Exercise requirements:
1/ In the benchmark text, what does setting MEM_LQ_BENCH_TRACE_GAPS=1 do?
2/ Translate this sentence from the benchmark text into Spanish: "Only the total messages and enqueue/dequeue rates are printed by default so CI stays readable."
3/ Write out the part of the benchmark text starting at "Only the total" and ending at "chasing data races.", changing "verbose" to "detailed".
[Passage to read — start]
Only the total messages and enqueue/dequeue rates are printed by default so CI stays readable. Extra instrumentation can be toggled per run:

• MEM_LQ_BENCH_EXTRA=1 – export latency-derived metrics such as dequeue_ms/op, ack_ms/op, messages_per_batch, and dequeue_gap_max_ms.
• MEM_LQ_BENCH_DEBUG=1 – emit verbose client logs (including stale/idempotent ACKs) when chasing data races.
• MEM_LQ_BENCH_TRACE=1 – attach the trace logger to both servers; combine with LOCKD_READY_CACHE_TRACE=1 to trace ready-cache refreshes.
• MEM_LQ_BENCH_TRACE_GAPS=1 – print per-delivery gaps over 10 ms to stdout.
• MEM_LQ_BENCH_PRODUCERS, MEM_LQ_BENCH_CONSUMERS, MEM_LQ_BENCH_MESSAGES, MEM_LQ_BENCH_PREFETCH, and MEM_LQ_BENCH_WARMUP – override the baked-in workload sizes without editing the source file.
• MEM_LQ_BENCH_CPUPROFILE=/tmp/cpu.pprof – capture a CPU profile for the run.

These knobs let you keep the fast, quiet default for routine regression runs while enabling deep tracing when profiling throughput locally.
[Passage to read — finish]
[Data segment — start]
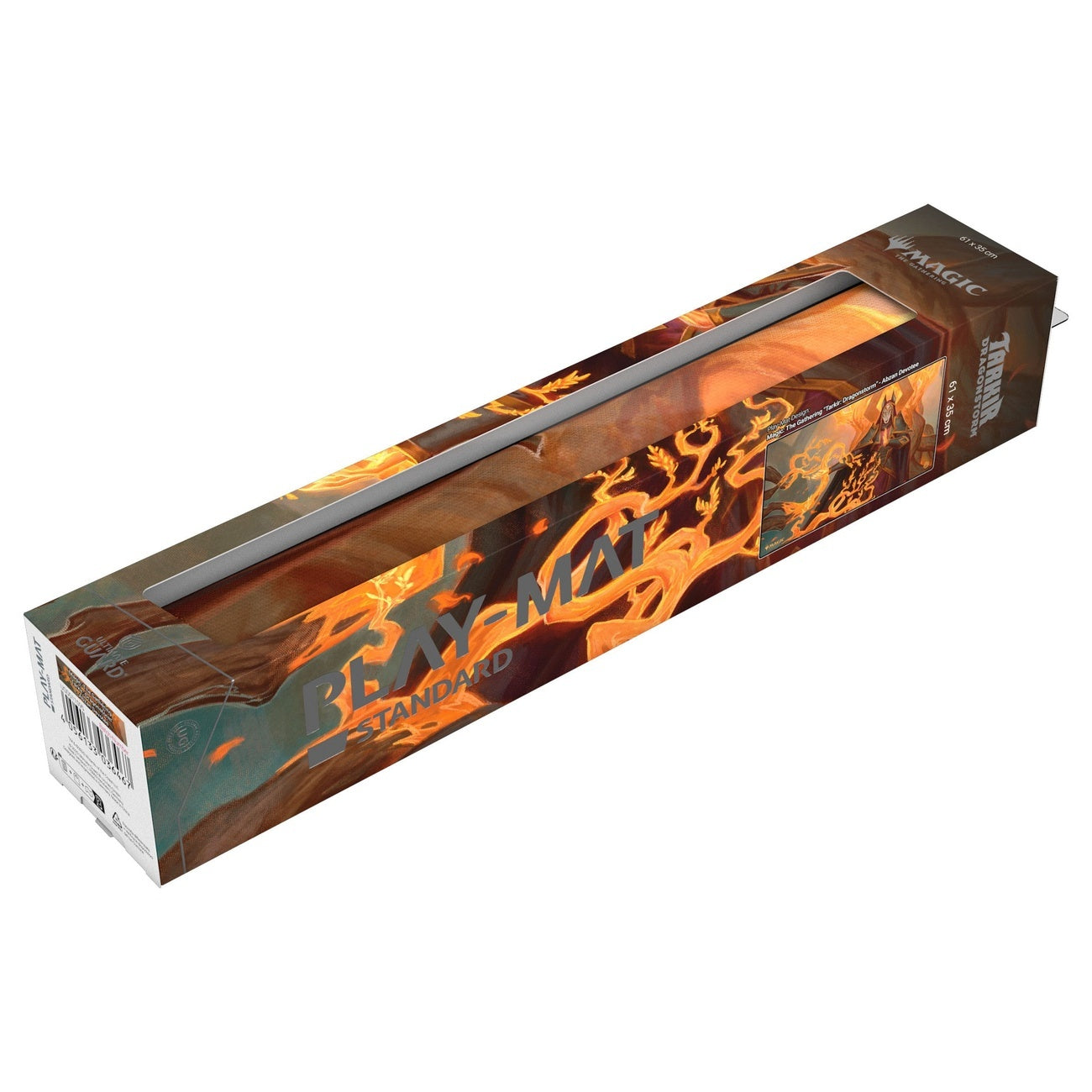 Zdjęcie produktu Ultimate Guard Mata do gry Magic: The Gathering "Tarkir: Dragonstorm" – Wyznawca Abzan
[Data segment — finish]
Answers for each item:
1/ It prints per-delivery gaps over 10 ms to stdout.

2/ Por defecto solo se imprimen el total de mensajes y las tasas de encolado/desencolado, para que la CI siga siendo legible.

3/
Only the total messages and enqueue/dequeue rates are printed by default so CI stays readable. Extra instrumentation can be toggled per run:

• MEM_LQ_BENCH_EXTRA=1 – export latency-derived metrics such as dequeue_ms/op, ack_ms/op, messages_per_batch, and dequeue_gap_max_ms.
• MEM_LQ_BENCH_DEBUG=1 – emit detailed client logs (including stale/idempotent ACKs) when chasing data races.